Reproduce each of the rows below word for word, but leave the pictures out of your answer.

▶ _Excerpted records_:
* Start *
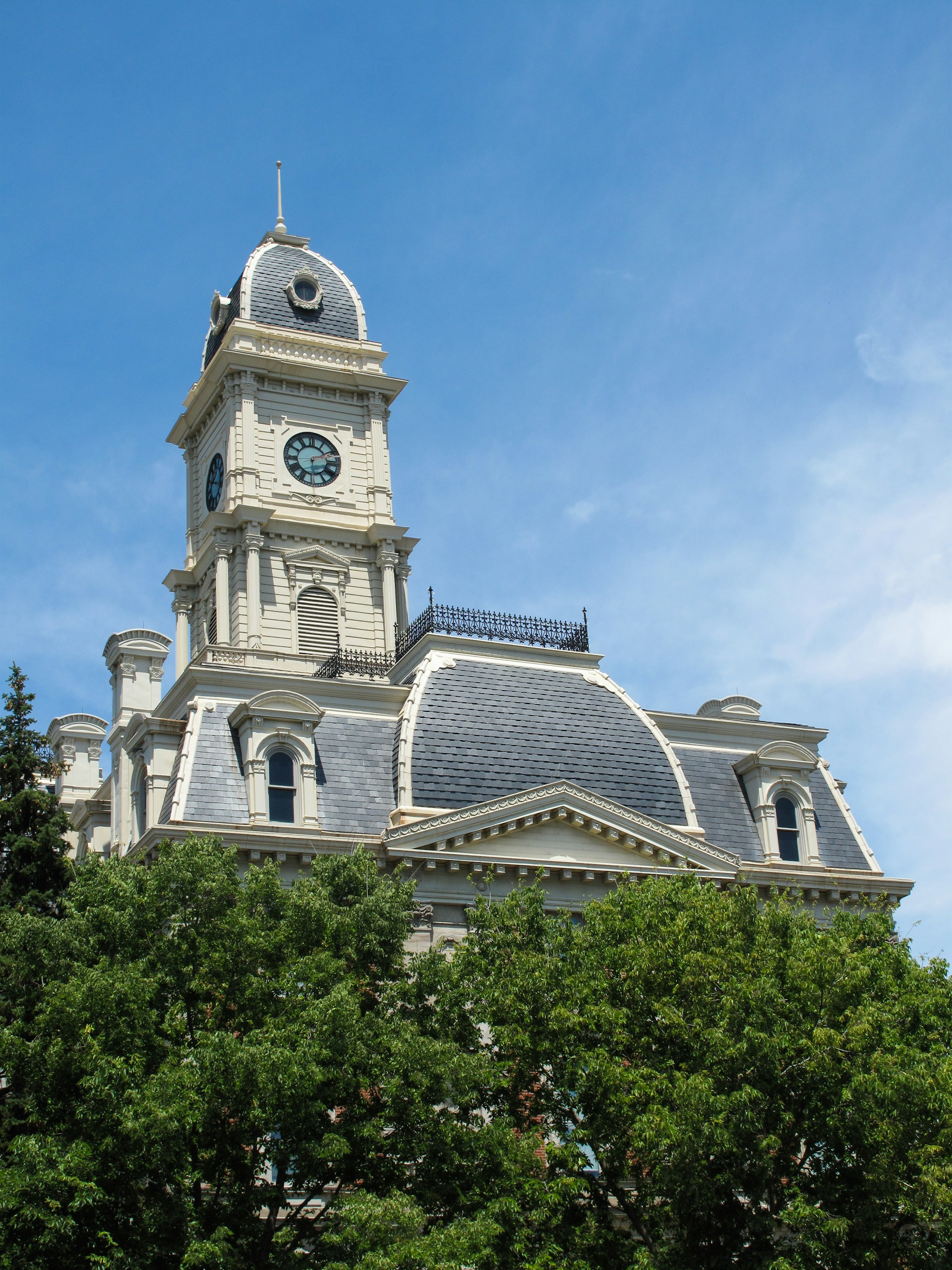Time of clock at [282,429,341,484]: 6:10
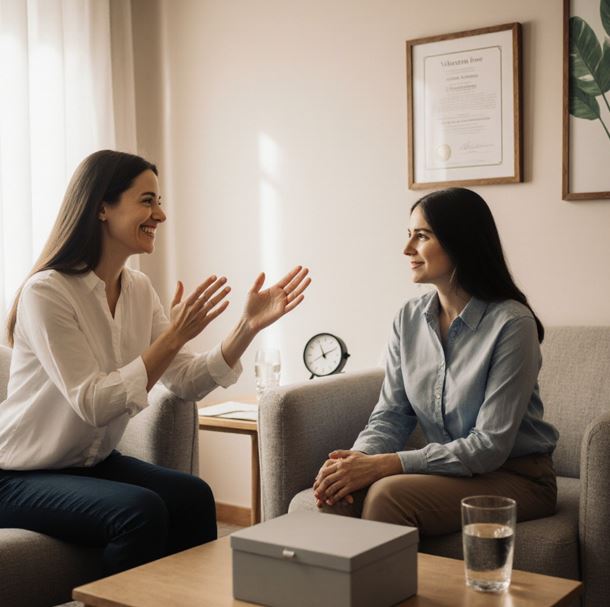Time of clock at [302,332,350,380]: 11:10
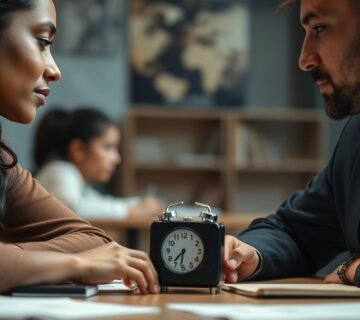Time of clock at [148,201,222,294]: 7:32
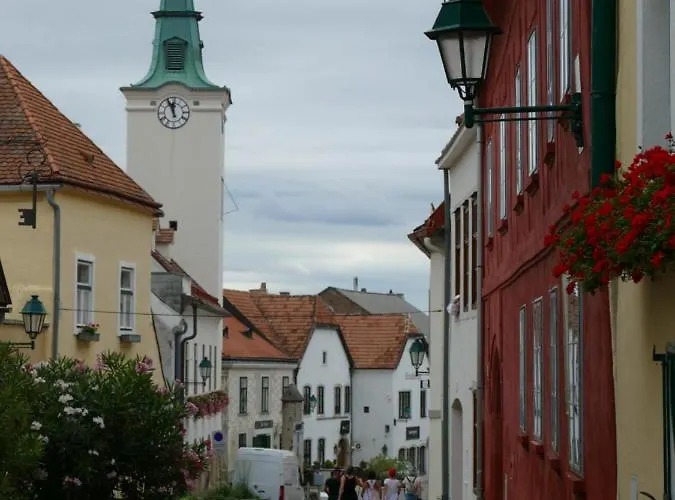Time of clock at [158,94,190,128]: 11:55
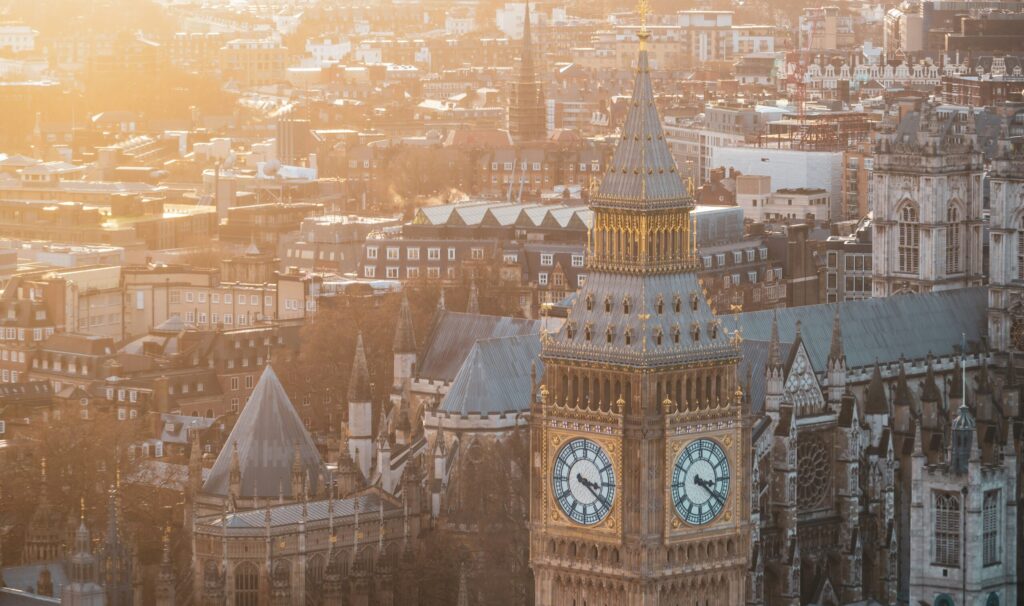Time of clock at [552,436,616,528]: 3:21
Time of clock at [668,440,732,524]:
* End *
▶ _Exercise output_:
Time of clock at [282,429,341,484]: 6:10
Time of clock at [302,332,350,380]: 11:10
Time of clock at [148,201,222,294]: 7:32
Time of clock at [158,94,190,128]: 11:55
Time of clock at [552,436,616,528]: 3:21
Time of clock at [668,440,732,524]:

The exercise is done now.